Customize your JAMA Network experience by selecting one or more topics from the list below.
From the Division of Emergency Medicine, Department of Medicine, University of California, San Francisco (Dr Callaham); Department of Emergency Medicine, University of Pennsylvania, Philadelphia (Dr Baxt); Department of Emergency Medicine, University of Missouri at Kansas City (Dr Waeckerle); and Department of Emergency Medicine, University of Florida at Jacksonville (Dr Wears).
Context.— Quality of reviewers is crucial to journal quality, but there are usually
too many for editors to know them all personally. A reliable method of rating
them (for education and monitoring) is needed.
Objective.— Whether editors' quality ratings of peer reviewers are reliable and
how they compare with other performance measures.
Design.— A 3.5-year prospective observational study.
Setting.— Peer-reviewed journal.
Participants.— All editors and peer reviewers who reviewed at least 3 manuscripts.
Main Outcome Measures.— Reviewer quality ratings, individual reviewer rate of recommendation
for acceptance, congruence between reviewer recommendation and editorial decision
(decision congruence), and accuracy in reporting flaws in a masked test manuscript.
Interventions.— Editors rated the quality of each review on a subjective 1 to 5 scale.
Results.— A total of 4161 reviews of 973 manuscripts by 395 reviewers were studied.
The within-reviewer intraclass correlation was 0.44 (P<.001),
indicating that 20% of the variance seen in the review ratings was attributable
to the reviewer.
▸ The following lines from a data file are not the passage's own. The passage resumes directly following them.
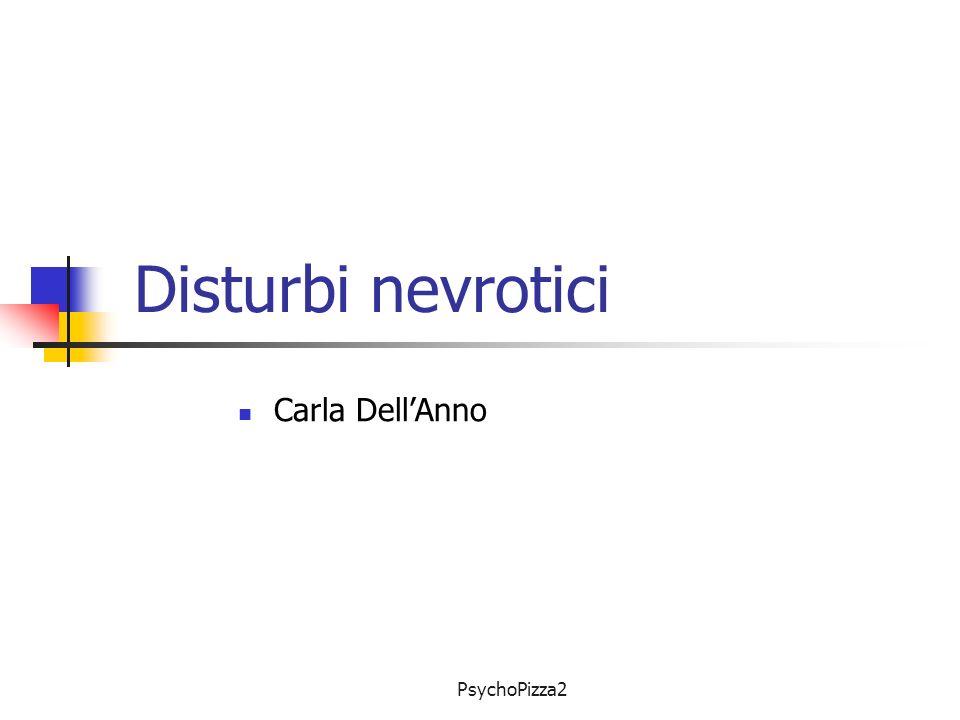 PsychoPizza2 Disturbi nevrotici Carla DellAnno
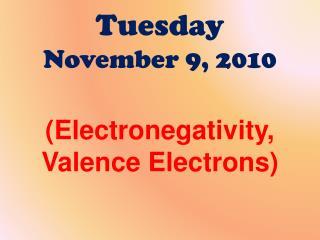 Tuesday November 9 , 2010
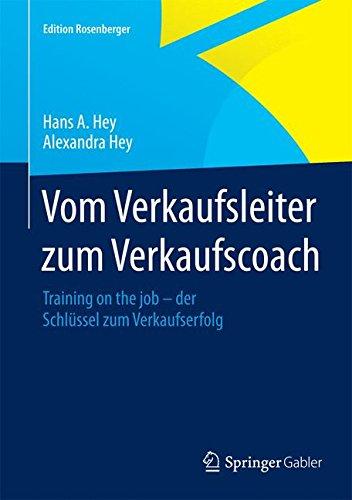 vom-verkaufsleiter-zum-verkaufscoach-training-on-the-job-der-schlssel-zum-verkaufserfolg-edition-rosenberger
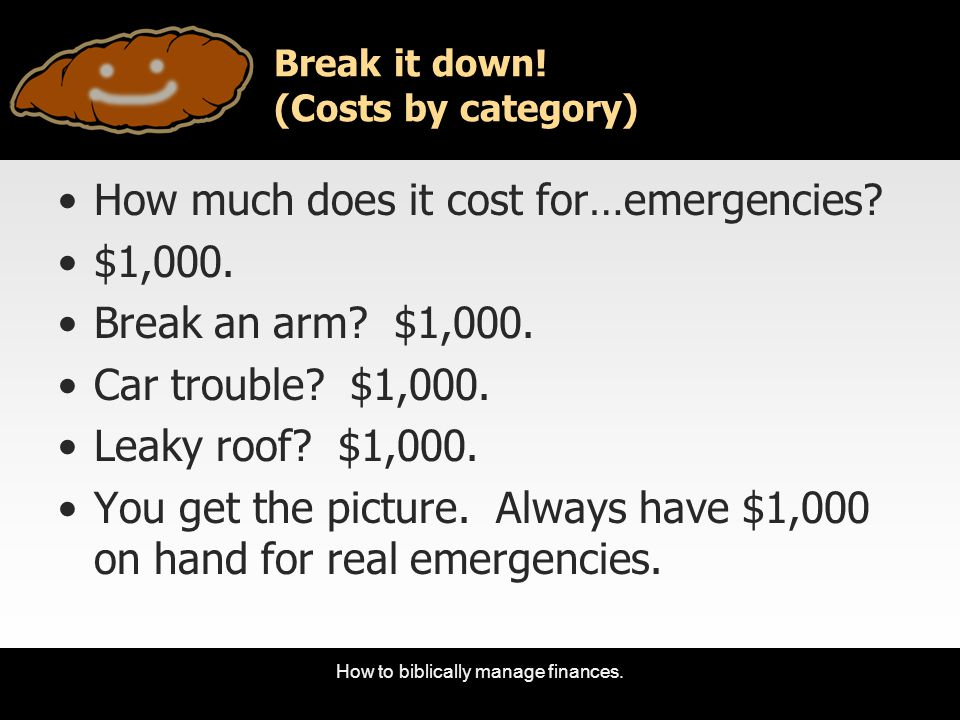 How to biblically manage finances. Break it down! (Costs by category) How much does it cost for…emergencies? $1,000. Break an arm? $1,000. Car trouble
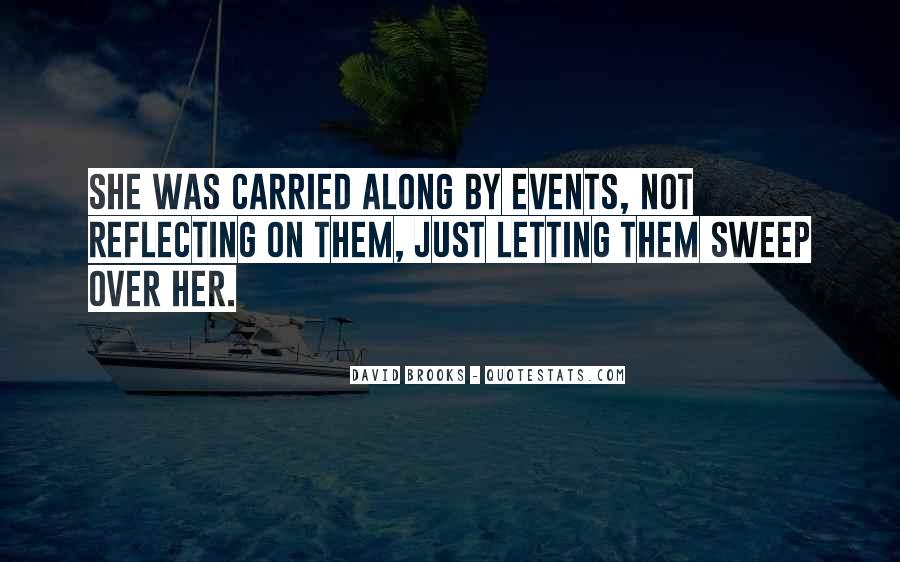 Quotes About Not Letting Her Go #995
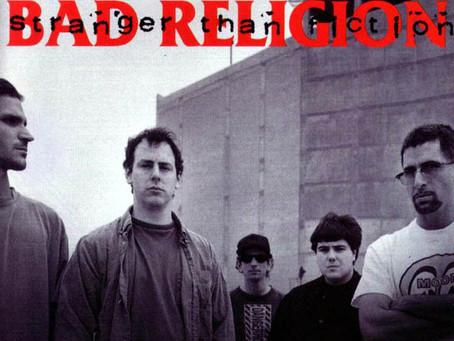 25 años del Stranger Than Fiction de BAD RELIGION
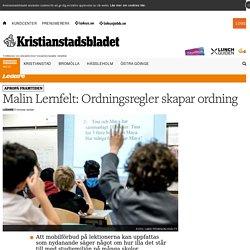 Malin Lernfelt: Ordningsregler skapar ordning - Kristianstadsbladet
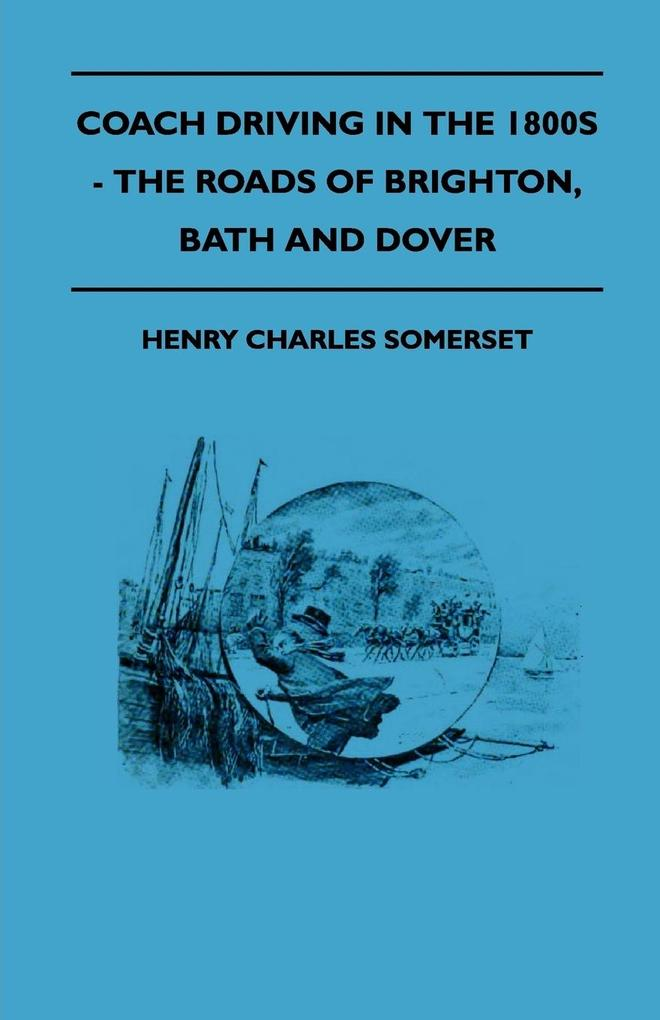 Coach Driving In The 1800s - The Roads Of Brighton, Bath And Dover als Buch (kartoniert)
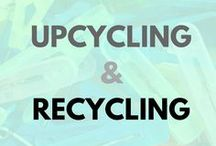 Upcycling & Recycling / Let's give things a second life with Upcycling!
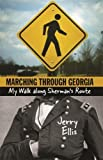 Ellis, Jerry: Marching Through Georgia: My Walk Along Sherman's Route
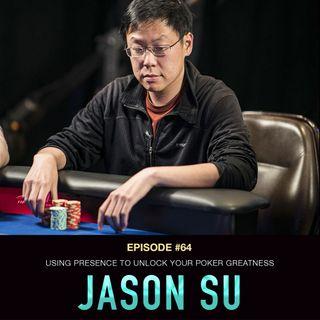 #64 Jason Su: Using Presence to Unlock Your Poker Greatness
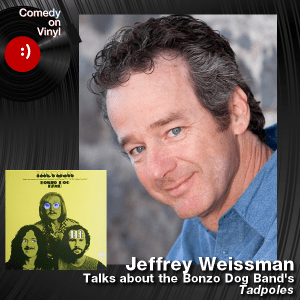 Episode 198 – Jeffrey Weissman on the Bonzo Dog Band – Tadpoles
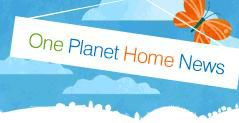One Planet Home News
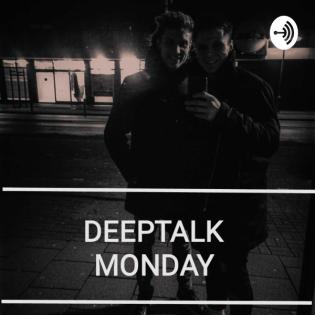 Deeptalk Monday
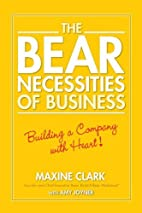 The Bear Necessities of Business: Building a…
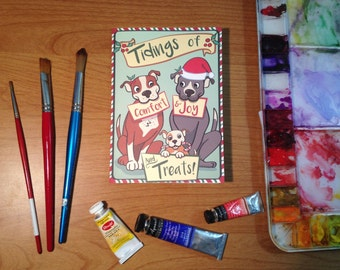 Funny Pitbull Christmas Card. Tidings of Comfort and Joy and Treats. Illustrated Christmas Card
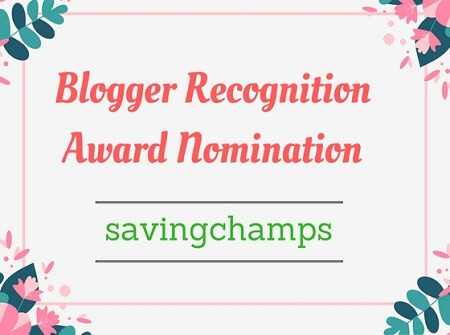 Blogger Recognition Award Nomination- Savingchamps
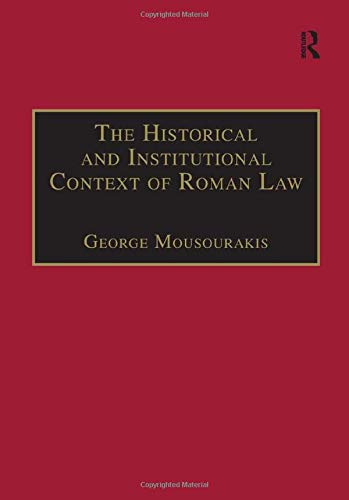 the-historical-and-institutional-context-of-roman-law-laws-of-the-nations-series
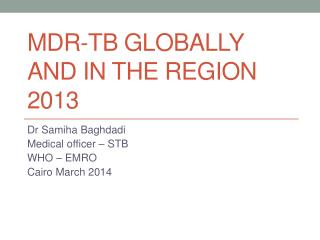 MDR-TB Globally and in the region 2013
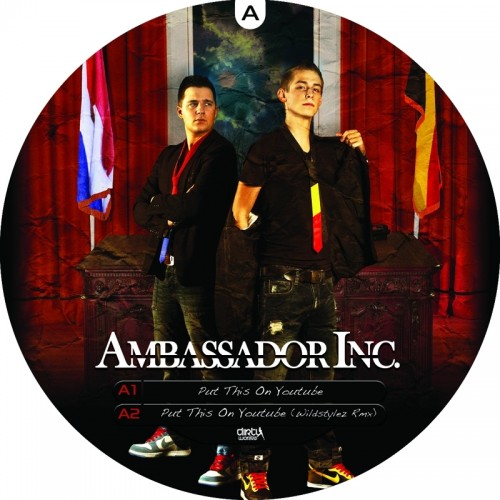 Ambassador Inc - Put This On Youtube - Dirty Workz - 04:56 - 25.08.2010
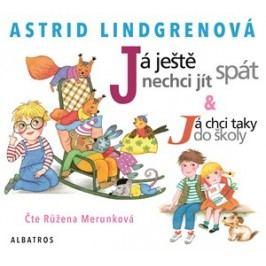 Já ještě nechci jít spát -  audiokniha | Astrid Lindgrenová, Růžena Merunková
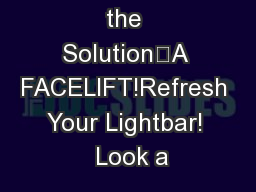 Code 3 Has the Solution—A FACELIFT!Refresh Your Lightbar!  Look a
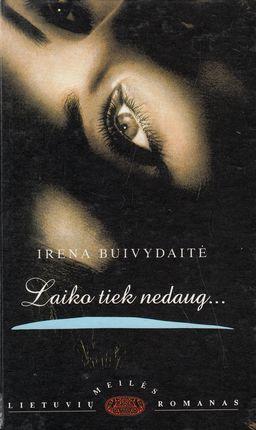 Laiko tiek nedaug... (1998)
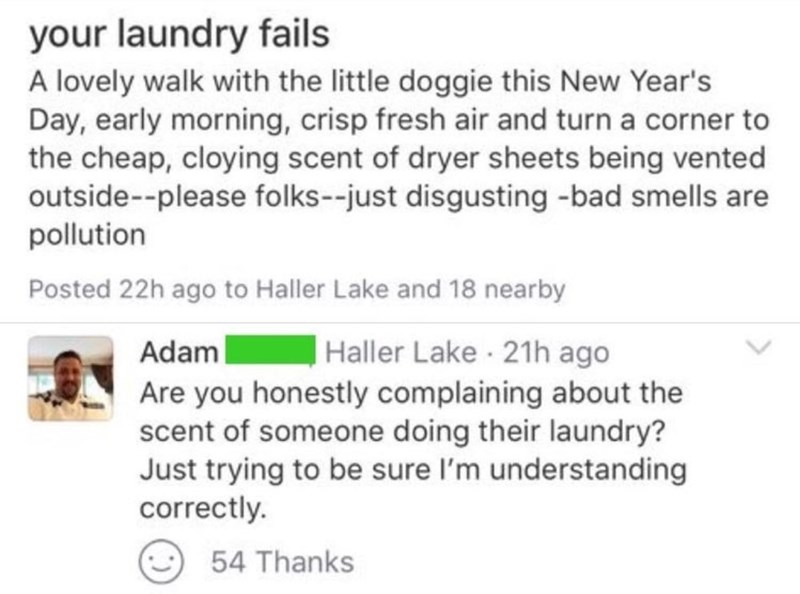 Text - your laundry fails A lovely walk with the little doggie this New Year's Day, early morning, crisp fresh air and turn a corner to the cheap, cloying scent of dryer sheets being vented outside--please folks--just disgusting -bad smells are pollution Posted 22h ago to Haller Lake and 18 nearby Haller Lake · 21h ago Adam Are you honestly complaining about the scent of someone doing their laundry? Just trying to be sure l'm understanding correctly. 54 Thanks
Intraclass correlations for editor and manuscript were only
0.24 and 0.12, respectively. Reviewer average quality ratings correlated poorly
with the rate of recommendation for acceptance (R=−0.34)
and congruence with editorial decision (R=0.26).
Among 124 reviewers of the fictitious manuscript, the mean quality rating
for each reviewer was modestly correlated with the number of flaws they reported
(R=0.53). Highly rated reviewers reported twice as
many flaws as poorly rated reviewers.
Conclusions.— Subjective editor ratings of individual reviewers were moderately reliable
and correlated with reviewer ability to report manuscript flaws. Individual
reviewer rate of recommendation for acceptance and decision congruence might
be thought to be markers of a discriminating (ie, high-quality) reviewer,
but these variables were poorly correlated with editors' ratings of review
quality or the reviewer's ability to detect flaws in a fictitious manuscript.
Therefore, they cannot be substituted for actual quality ratings by editors.
LITTLE IS KNOWN about assessing the quality of peer review. Most journals
do not have standardized methods of selecting reviewers, nor do they screen
or train them. We conducted a study to determine if a subjective rating of
review quality is a reliable measure; whether it can be easily replaced by
more objective reviewer performance statistics, such as individual rate of
recommendation for acceptance; and whether ratings are correlated with reviewer
accuracy in detecting errors in manuscripts.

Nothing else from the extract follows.